9. Amendments to the Credit Agreement
(i) Effective immediately upon the Effective Date:
(1) The definition of “Loan Documents” shall be amended and restated by deleting the text thereof in its entirety and replacing it with:
“Loan Documents”: this Agreement, the First Amendment, the Second Amendment, the Third Amendment, the Fourth Amendment, the Security Documents, the Notes, the Warrant Subscription Agreement, the Warrants, the Founder Shares Transfer Agreement, the Registration Rights Agreements, each Perfection Certificate, each Compliance Certificate, the Fee Letter, each Notice of Borrowing, each Payment Notice and any other document or instrument evidencing, securing or otherwise governing the Obligations and any amendment, restatement, supplement or other modification to any of the foregoing.

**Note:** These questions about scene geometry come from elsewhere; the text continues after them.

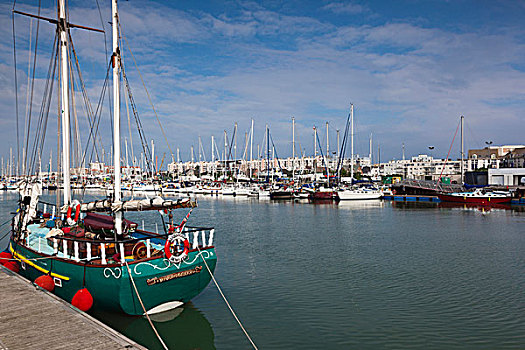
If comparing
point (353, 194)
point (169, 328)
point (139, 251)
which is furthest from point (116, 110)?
point (353, 194)

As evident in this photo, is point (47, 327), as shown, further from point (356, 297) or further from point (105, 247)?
point (356, 297)

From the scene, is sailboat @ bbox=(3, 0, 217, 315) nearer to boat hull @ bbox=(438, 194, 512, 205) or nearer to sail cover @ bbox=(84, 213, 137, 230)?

(2) The definition of “PIK Limit” shall be amended and restated by deleting the text thereof in its entirety and replacing it with the following:
“PIK Limit”: with respect to any payment of interest due on any Interest Payment Date, an amount equal to (a) with respect to the Interest Payment Dates occurring on September 30, 2023, October 31, 2023, November 30, 2023, December 31, 2023, and January 31, 2024, one hundred percent (100%) of such payment of interest (exclusive of the portion of such interest attributable to the implementation of the Default Rate or Protective Advance Rate, if any), (b) with respect to the Interest Payment Dates occurring on February 29, 2024, and March 31, 2024 (i) so long as the Forbearance Termination Date has not yet occurred, one hundred percent (100%) of such payment of interest (exclusive of the portion of such interest attributable to the implementation of the Default Rate or Protective Advance Rate, if any) and (ii) if the Forbearance Termination Date has occurred, zero percent (0%) of such payment of interest, (c) with respect to any Interest Payment Date occurring on or after June 30, 2024, zero percent (0%) of such payment of interest, unless (in the case of clause (b)(ii) or (c)) Borrower both (i) submits a written request to Agent to increase such payment of interest to one hundred percent (100%) at least ten (10) days prior to such Interest Payment Date, and (ii) Agent approves such request in its sole and absolute discretion.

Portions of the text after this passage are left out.